O Conto *
Por Jardiniére, Don Rodrigone, Paulo de Tarso, Ligia, Viviane, Ferdi, Marcos Bonilha, Andréa N., Tici, Pri, Anônimo, Kiki, Sall, Mari Veltri, Danielle Chevy, Rodrigo Borges e M.
Do alto do arranha-céu, sentado na laje, Raimundo via formiguinhas. Pontos escuros, na maioria; aqui e ali se adivinhavam detalhes. Detalhes que caminhavam e engalfinhavam-se freneticamente numa passeata hipotética.
Era o seu momento preferido do dia, depois do almoço. Pensava que aquilo era muito mais interessante que sua marmita... Às vezes, hipnotizado, até esquecia de comer a gororoba fria.

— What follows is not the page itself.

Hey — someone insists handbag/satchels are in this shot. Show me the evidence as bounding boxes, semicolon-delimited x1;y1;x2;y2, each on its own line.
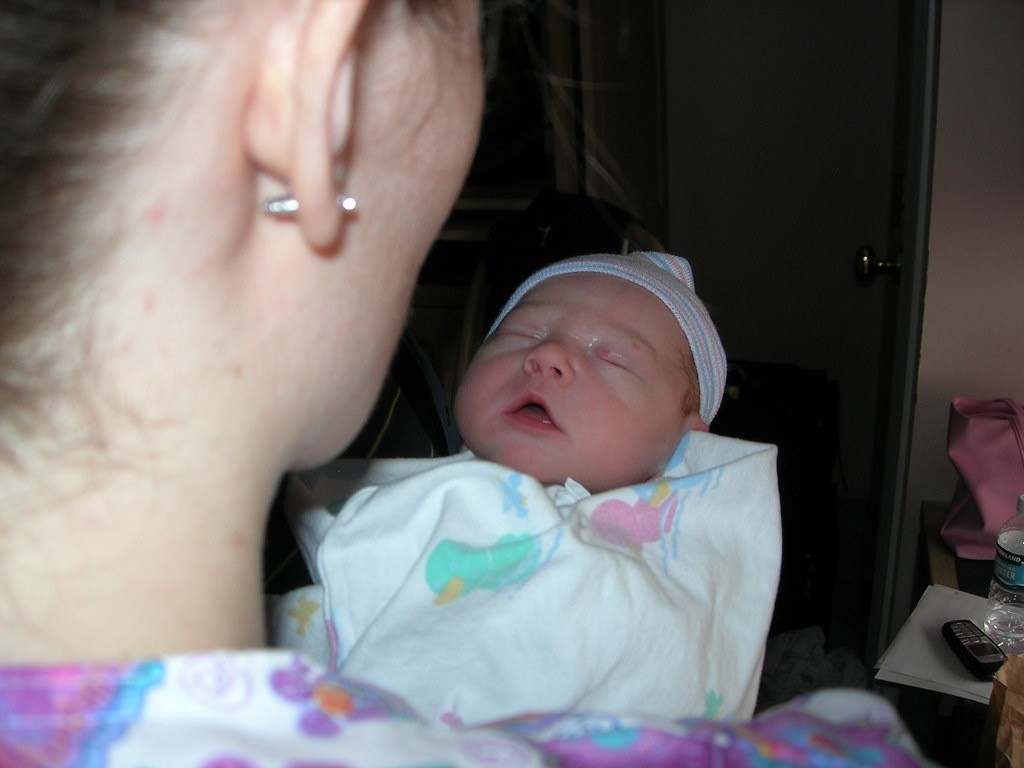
939;394;1024;560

Naquele dia em especial estava sem fome. Finalmente a veria. O primeiro reencontro, desde que trocara o Cariri pela metrópole. Jurema levava seus seis filhos, que não via desde... parou pra fazer as contas: "2001", pensou admirado. O último nem vira nascer; nem conhecia... Sentiu as lágrimas. Felicidade, pelo reencontro; angústia, pela esperança que ainda traziam. O que diria à Jurema, quando ela visse a Roseclei?
Roseclei, a mulata que lhe abrira os braços e lhe dera calor na metrópole fria.
A esposa nunca entenderia, concluiu, e fitou, entristecido, a avenida lá embaixo. Tomou fôlego. Despencou da laje. Encontrou às formiguinhas da avenida.
Quando Jurema e suas crias chegaram na rodoviária, perceberam, depois de duas horas esperando, que Raimundo não viria.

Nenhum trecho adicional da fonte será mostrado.